• _Task_: Rewrite all of the records below with "hummingbird feeder" replaced by "bird feeder" and everything else left unchanged. Leave the pictures out of your answer.

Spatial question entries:

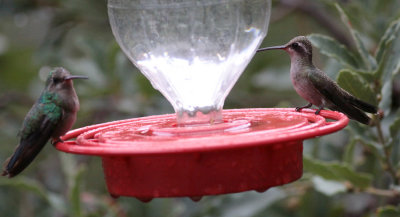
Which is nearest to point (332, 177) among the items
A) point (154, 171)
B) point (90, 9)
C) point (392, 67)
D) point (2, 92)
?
point (392, 67)

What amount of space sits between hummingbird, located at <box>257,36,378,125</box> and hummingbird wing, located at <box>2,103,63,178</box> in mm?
1093

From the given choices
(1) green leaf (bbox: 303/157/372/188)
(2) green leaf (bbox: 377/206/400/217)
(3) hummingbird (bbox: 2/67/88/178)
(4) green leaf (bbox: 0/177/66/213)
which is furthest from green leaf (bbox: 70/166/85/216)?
(2) green leaf (bbox: 377/206/400/217)

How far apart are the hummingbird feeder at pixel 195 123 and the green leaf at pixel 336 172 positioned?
288 millimetres

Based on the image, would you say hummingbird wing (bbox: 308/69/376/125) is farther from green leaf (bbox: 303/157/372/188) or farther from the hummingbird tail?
the hummingbird tail

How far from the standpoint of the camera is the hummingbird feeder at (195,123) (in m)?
2.35

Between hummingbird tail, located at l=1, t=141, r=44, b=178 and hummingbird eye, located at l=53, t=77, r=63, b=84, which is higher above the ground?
hummingbird eye, located at l=53, t=77, r=63, b=84

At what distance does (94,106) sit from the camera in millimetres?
5328

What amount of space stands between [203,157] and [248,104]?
9.95 feet

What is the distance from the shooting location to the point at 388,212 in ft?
9.18

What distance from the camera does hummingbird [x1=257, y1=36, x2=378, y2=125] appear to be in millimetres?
3160

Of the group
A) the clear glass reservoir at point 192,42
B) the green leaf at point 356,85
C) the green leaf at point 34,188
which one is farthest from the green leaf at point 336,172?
the green leaf at point 34,188

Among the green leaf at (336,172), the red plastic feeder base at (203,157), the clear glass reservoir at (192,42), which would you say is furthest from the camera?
the green leaf at (336,172)

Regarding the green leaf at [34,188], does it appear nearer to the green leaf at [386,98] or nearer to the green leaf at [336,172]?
the green leaf at [336,172]

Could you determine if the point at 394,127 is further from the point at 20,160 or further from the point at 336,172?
the point at 20,160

• _Solution for this exercise_:
Which is nearest to point (332, 177) among the items
A) point (154, 171)
B) point (90, 9)
C) point (392, 67)
D) point (2, 92)
?
point (392, 67)

What amount of space sits between hummingbird, located at <box>257,36,378,125</box> and hummingbird wing, located at <box>2,103,63,178</box> in mm?
1093

From the given choices
(1) green leaf (bbox: 303/157/372/188)
(2) green leaf (bbox: 377/206/400/217)
(3) hummingbird (bbox: 2/67/88/178)
(4) green leaf (bbox: 0/177/66/213)
which is furthest from green leaf (bbox: 70/166/85/216)?
(2) green leaf (bbox: 377/206/400/217)

How far apart are the bird feeder at pixel 195 123 and the green leaf at pixel 336 172 positioned?
288 millimetres

Based on the image, would you say hummingbird wing (bbox: 308/69/376/125) is farther from green leaf (bbox: 303/157/372/188) or farther from the hummingbird tail?
the hummingbird tail

How far from the standpoint of the camera is the bird feeder at (195,123) (in m)?
2.35

Between hummingbird tail, located at l=1, t=141, r=44, b=178 and hummingbird eye, located at l=53, t=77, r=63, b=84, which is higher above the ground?
hummingbird eye, located at l=53, t=77, r=63, b=84

At what distance does (94,106) sit from the camera in millimetres?
5328

What amount of space stands between [203,157] and [248,104]?
9.95 feet

What is the distance from the shooting location to the point at 388,212 in ft?
9.18

What distance from the camera does hummingbird [x1=257, y1=36, x2=378, y2=125] appear to be in millimetres?
3160

Of the group
A) the clear glass reservoir at point 192,42
B) the green leaf at point 356,85
C) the green leaf at point 34,188
which one is farthest from the green leaf at point 336,172?
the green leaf at point 34,188

Among the green leaf at (336,172), the red plastic feeder base at (203,157), the clear glass reservoir at (192,42), which would you say is furthest from the camera?
the green leaf at (336,172)

Regarding the green leaf at [34,188], does it appear nearer to the green leaf at [386,98] or nearer to the green leaf at [336,172]?
the green leaf at [336,172]

Could you determine if the point at 394,127 is further from the point at 20,160 or further from the point at 336,172?
the point at 20,160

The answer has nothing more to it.